§ RECORDS SHOWN:
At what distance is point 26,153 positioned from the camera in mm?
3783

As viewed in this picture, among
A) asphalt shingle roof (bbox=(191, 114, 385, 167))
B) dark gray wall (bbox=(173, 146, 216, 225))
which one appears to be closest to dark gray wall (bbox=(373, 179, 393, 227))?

§ OBJECTIVE: Output every one of the records above, reproducing each line unchanged.

§ EXERCISE RESULT:
At what distance is point 26,153 positioned from the camera in mm?
3783

As viewed in this picture, among
A) asphalt shingle roof (bbox=(191, 114, 385, 167))
B) dark gray wall (bbox=(173, 146, 216, 225))
which one appears to be closest to dark gray wall (bbox=(373, 179, 393, 227))?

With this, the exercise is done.